Die Klimakrieger der ZEIT, guter Journalismus?

Ich gestehe, Die ZEIT allenfalls gelegentlich im Cafè zu lesen. Ich bevorzuge das kleine Format, wie dasjenige der von mir hoch geschätzten Le monde, sowie Artikel, die sofort auf den Punkt kommen, wie die des britischen economist. Der ZEIT-Artikel betrifft mich aber als "Interview-Gastgeber" der ZEIT-Redakteurin Frau Anita Blasberg. Diese ließ es sich nicht nehmen, extra von Hamburg nach Heidelberg zu reisen. Hierzu weiter unten mehr. Die zweite Redakteurin der „Klimakrieger’’, Frau Kerstin Kohlenberg, ist mir dagegen nicht bekannt. Beide Autorinnen werden im Folgenden als BK abgekürzt.
Das ZEIT-Dossier „Die Klimakrieger’’ umfasst 3 volle Seiten des bekannt überdimensionalen ZEIT-Formats. Dennoch können die in ihm enthaltenen Faktenaussagen kurz abgehandelt werden. Es gibt nur wenige.

Bereitgestellte Zeilen |
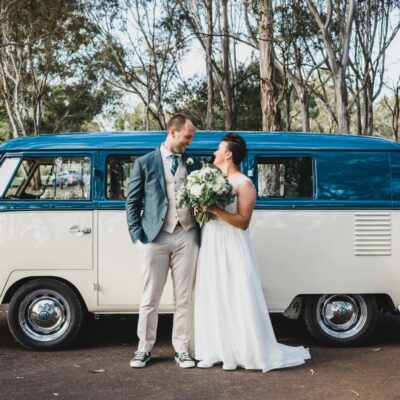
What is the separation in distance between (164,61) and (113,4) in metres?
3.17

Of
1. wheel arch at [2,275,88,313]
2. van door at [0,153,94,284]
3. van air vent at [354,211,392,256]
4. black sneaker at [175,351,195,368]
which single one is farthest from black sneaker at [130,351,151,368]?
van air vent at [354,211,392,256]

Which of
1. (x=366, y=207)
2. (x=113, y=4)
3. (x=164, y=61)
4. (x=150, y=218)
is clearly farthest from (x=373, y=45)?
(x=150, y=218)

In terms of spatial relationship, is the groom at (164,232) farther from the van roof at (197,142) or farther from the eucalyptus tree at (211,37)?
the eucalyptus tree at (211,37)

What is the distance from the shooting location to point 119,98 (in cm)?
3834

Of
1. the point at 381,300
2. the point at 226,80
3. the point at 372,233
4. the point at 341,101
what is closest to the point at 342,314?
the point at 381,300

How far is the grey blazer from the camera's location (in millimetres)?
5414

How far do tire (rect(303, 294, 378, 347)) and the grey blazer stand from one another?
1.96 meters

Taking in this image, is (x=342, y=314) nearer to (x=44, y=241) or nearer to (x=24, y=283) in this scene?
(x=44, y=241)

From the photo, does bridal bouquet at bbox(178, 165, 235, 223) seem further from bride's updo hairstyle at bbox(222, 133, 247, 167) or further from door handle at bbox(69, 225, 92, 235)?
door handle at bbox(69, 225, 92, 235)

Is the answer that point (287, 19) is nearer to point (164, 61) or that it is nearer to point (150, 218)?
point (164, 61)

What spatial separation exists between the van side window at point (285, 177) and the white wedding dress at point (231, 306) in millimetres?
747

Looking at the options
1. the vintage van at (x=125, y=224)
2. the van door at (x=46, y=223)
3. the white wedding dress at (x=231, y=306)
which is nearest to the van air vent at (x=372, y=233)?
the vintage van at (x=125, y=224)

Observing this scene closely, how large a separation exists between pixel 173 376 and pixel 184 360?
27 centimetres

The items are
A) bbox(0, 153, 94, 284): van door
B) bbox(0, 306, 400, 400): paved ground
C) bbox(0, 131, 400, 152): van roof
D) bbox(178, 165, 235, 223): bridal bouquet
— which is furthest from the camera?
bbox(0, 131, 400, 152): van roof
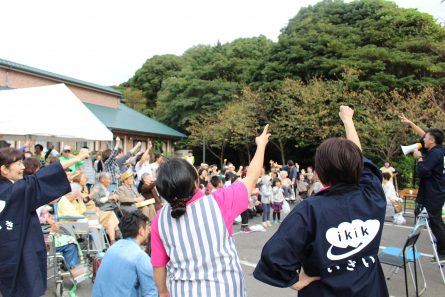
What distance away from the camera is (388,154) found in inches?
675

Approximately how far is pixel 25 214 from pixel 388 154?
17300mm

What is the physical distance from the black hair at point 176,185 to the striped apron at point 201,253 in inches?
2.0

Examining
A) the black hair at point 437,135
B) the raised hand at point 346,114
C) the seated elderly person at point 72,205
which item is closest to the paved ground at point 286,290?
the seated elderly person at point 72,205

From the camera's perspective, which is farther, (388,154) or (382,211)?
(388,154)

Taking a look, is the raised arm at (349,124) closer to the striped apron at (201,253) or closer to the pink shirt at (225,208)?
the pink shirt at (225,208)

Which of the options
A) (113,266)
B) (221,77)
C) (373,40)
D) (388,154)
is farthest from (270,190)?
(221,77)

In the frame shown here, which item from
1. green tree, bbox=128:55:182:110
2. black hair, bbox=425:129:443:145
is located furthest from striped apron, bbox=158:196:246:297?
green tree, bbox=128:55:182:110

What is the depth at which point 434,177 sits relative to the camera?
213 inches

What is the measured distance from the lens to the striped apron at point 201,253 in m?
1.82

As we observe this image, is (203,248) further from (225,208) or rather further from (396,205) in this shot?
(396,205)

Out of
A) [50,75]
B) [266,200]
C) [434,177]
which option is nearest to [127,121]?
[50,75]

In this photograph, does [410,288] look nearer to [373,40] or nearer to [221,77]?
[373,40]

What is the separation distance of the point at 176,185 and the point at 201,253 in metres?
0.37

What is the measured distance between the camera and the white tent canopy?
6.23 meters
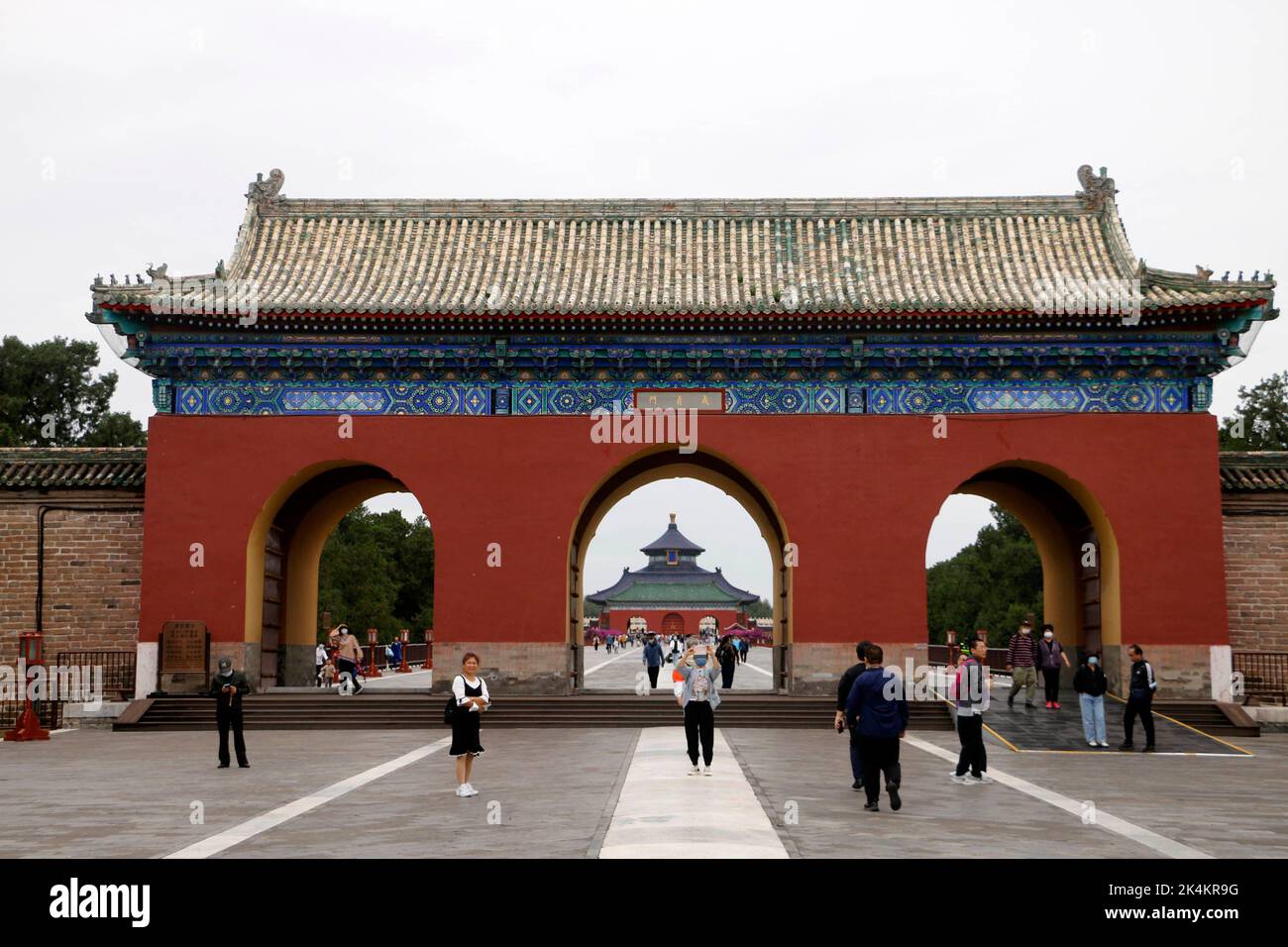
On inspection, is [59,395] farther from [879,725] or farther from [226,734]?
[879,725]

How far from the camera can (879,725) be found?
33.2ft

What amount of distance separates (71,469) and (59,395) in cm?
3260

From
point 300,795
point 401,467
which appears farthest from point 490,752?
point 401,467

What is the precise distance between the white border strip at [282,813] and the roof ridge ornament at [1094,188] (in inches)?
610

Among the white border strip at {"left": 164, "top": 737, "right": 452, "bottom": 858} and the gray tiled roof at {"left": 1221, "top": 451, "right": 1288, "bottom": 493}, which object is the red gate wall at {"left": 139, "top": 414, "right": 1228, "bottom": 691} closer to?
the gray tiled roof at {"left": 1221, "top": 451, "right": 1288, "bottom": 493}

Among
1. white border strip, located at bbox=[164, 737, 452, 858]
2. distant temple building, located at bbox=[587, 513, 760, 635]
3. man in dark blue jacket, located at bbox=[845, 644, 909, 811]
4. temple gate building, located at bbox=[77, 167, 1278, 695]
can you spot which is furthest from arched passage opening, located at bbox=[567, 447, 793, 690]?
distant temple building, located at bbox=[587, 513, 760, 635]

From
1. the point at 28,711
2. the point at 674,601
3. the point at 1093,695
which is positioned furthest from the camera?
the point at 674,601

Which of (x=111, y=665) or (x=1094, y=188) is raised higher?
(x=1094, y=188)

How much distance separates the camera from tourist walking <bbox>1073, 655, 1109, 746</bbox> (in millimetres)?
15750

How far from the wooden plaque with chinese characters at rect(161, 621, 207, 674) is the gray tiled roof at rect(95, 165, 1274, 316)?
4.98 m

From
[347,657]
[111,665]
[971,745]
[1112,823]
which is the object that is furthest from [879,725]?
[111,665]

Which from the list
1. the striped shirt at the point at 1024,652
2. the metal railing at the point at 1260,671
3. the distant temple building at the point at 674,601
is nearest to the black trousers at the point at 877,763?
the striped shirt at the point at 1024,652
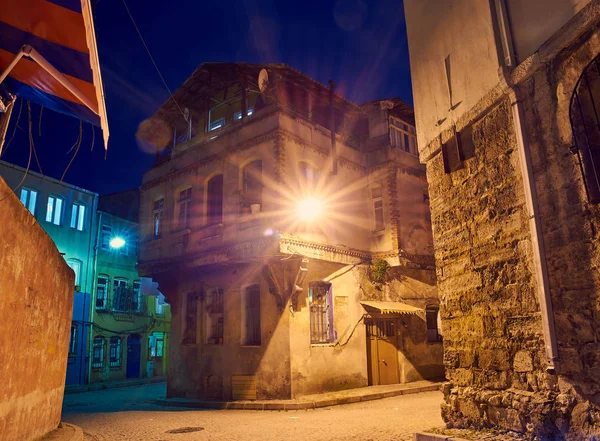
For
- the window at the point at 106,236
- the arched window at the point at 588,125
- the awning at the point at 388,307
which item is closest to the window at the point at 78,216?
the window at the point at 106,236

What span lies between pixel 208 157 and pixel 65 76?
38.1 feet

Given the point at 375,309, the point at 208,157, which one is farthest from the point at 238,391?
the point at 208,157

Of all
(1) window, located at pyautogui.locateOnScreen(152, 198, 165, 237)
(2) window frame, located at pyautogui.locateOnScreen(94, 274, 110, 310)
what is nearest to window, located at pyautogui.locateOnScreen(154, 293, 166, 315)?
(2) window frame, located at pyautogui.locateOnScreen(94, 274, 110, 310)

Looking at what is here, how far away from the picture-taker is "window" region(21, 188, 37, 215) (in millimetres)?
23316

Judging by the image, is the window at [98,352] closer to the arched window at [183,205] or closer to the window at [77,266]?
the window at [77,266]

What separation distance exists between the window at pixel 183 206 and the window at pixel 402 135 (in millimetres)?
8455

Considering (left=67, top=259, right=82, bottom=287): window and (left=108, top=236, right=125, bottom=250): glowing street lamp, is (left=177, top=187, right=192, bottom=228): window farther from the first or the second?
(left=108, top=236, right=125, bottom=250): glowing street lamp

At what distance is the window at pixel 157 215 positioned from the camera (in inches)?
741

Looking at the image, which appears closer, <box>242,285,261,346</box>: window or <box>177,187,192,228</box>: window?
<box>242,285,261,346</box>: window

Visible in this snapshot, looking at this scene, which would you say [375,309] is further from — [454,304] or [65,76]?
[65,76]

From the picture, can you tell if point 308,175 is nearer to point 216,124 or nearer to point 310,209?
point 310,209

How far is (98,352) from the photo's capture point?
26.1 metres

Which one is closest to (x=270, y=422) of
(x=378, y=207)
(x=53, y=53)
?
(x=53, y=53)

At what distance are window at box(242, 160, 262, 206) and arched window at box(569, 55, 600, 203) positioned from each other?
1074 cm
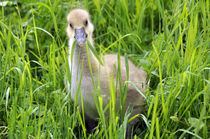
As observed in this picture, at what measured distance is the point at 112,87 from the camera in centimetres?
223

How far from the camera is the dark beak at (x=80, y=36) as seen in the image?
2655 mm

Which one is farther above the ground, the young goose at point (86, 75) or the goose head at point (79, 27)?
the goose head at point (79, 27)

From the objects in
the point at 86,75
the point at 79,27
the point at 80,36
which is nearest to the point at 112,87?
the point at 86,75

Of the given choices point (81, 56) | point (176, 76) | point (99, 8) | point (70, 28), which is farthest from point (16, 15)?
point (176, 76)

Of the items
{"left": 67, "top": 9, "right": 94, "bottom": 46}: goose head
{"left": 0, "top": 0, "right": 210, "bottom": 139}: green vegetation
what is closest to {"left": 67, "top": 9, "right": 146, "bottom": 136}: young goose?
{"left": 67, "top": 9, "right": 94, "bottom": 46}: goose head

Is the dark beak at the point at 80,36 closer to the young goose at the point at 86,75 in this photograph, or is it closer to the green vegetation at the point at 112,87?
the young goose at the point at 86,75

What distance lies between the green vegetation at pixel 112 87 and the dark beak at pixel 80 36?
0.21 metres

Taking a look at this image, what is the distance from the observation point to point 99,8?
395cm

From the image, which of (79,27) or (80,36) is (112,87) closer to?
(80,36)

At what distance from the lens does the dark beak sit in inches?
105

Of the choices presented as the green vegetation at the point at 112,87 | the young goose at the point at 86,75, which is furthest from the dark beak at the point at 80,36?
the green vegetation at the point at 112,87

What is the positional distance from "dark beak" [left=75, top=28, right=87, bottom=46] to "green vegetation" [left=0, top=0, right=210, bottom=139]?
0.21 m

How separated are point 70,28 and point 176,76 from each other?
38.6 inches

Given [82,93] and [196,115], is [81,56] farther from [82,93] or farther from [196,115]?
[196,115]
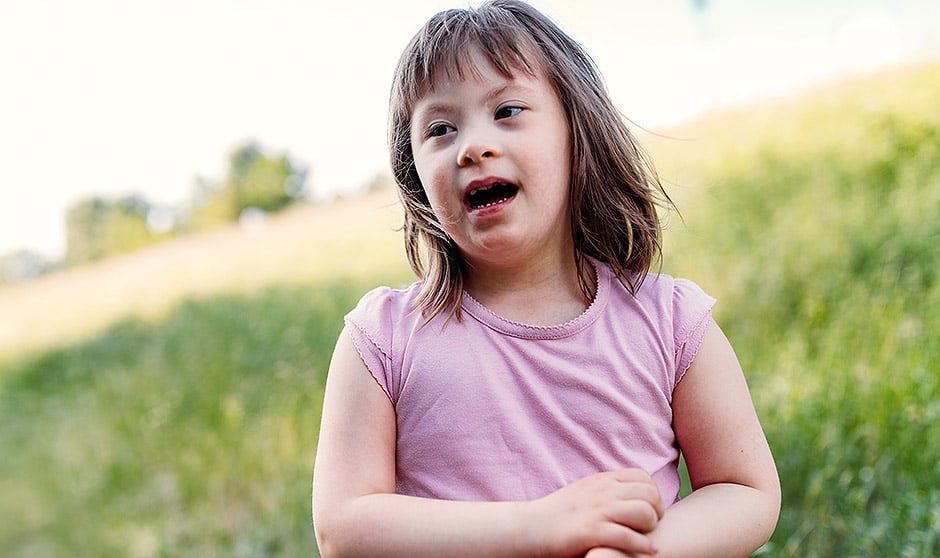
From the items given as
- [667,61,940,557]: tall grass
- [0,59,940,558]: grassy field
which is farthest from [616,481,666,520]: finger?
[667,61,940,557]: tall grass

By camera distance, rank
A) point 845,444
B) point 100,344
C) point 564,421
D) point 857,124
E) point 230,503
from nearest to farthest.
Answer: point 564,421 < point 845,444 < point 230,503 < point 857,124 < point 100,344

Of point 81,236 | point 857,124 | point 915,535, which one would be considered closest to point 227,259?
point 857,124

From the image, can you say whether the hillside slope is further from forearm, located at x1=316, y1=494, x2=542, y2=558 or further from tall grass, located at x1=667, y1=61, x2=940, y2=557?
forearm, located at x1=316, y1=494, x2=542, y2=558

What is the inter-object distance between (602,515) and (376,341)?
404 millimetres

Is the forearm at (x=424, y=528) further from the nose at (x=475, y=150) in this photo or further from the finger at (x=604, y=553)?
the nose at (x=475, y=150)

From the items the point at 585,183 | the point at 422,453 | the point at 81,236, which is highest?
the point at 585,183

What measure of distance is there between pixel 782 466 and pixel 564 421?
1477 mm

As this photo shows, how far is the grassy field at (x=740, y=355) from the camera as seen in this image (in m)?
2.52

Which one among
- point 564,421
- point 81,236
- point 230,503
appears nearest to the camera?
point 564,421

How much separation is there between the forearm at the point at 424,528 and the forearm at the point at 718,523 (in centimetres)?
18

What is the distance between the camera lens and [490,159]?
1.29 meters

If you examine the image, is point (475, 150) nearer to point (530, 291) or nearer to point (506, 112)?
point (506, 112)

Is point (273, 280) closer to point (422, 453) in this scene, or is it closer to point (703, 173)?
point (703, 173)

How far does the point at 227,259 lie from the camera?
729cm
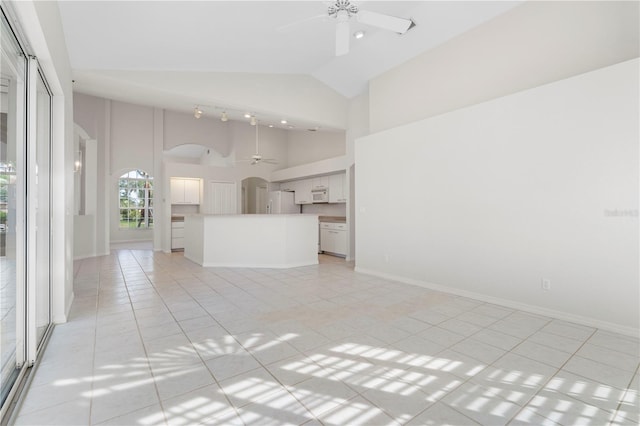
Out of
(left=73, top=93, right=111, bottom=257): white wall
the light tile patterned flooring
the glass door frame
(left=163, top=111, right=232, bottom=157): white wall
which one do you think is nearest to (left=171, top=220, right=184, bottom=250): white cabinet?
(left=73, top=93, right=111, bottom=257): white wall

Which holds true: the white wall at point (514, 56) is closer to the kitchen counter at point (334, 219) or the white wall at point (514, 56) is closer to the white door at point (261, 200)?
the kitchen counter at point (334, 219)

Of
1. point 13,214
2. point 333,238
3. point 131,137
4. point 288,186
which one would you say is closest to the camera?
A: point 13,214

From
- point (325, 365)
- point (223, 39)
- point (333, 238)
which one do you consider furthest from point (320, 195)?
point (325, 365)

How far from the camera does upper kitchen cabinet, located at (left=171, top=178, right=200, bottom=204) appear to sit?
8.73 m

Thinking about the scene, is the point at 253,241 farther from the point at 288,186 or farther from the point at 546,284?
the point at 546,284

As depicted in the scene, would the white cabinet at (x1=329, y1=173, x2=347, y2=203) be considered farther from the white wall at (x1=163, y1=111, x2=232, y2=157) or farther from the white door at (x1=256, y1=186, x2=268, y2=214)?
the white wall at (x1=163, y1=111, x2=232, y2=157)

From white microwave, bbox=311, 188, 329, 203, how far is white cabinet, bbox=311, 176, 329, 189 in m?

Fragen |
• a. Beantworten Sie zum Text über die „Klimakrieger“ der ZEIT die folgenden Fragen.
(i) Welche Redakteurin reiste eigens von Hamburg nach Heidelberg?
(ii) Wie viele Seiten umfasst das Dossier „Die Klimakrieger“?
(iii) Welche Zeitung nennt der Text als Beispiel für das bevorzugte kleine Format?
• b. Schreiben Sie den Text über die „Klimakrieger“ der ZEIT nach seinem letzten Satz weiter.

Lösungen zur Übung |
• a.
(i) Anita Blasberg
(ii) 3 volle Seiten
(iii) Le monde

• b.
1. Faktenaussage – „Wie von der Industrie bezahlte PR Manager der Welt seit Jahren einreden, die Erderwärmung finde nicht statt. Chronologie einer organisierten Lüge“:

Es ist kein ernst zu nehmender Klimaskeptiker bekannt, der von einer nicht vorhandenen Erderwärmung spricht, noch nicht einmal ein von der Industrie bezahlter PR-Manager. Marc Morano, dessen Entlarvung als erfolgreicher Weltverschwörer BK gut eine ganze ZEIT-Seite wert ist, kenne ich leider kaum. Die wissenschaftlicheren, englischsprachigen, klimaskeptischen Blogs findet man bei Judith Curry,  WUWT und Joanne Nova. Daher musste ich mir Moranos Blog ClimateDepot nunmehr einmal ansehen. Die von BK Herrn Morano vorgeworfene Lüge ist freilich nicht auffindbar. Jeder, der sich ein wenig auskennt – Morano gehört vermutlich dazu – weiß über den mittleren globalen Temperaturverlauf des 20. Jahrhunderts und die jüngste globale Abkühlung Bescheid. Die Messdaten sind eindeutig und lassen keine Lügen zu. Das 20. Jahrhundert war durch zwei Erwärmungsphasen, 1900-1935 sowie 1970-1995 und eine längere Abkühlungsphase von 1935-1970 geprägt. Seit etwa 1996 stagnieren die Temperaturen und sinken nunmehr. Das Temperaturmaximum Ende des 20. Jahrhunderts wurde kurzfristig fast schon einmal in den 1930-er Jahren erreicht (linke Fig. 8 in hier). Der Temperaturwert der globalen Erwärmung im 20. Jahrhundert ist etwas umstritten, fest steht freilich, dass er sich bestens in die Fluktuationen früherer Jahrhunderte einordnet. Anthropogenes CO2 ist zu seiner Erklärung nicht zwingend nötig.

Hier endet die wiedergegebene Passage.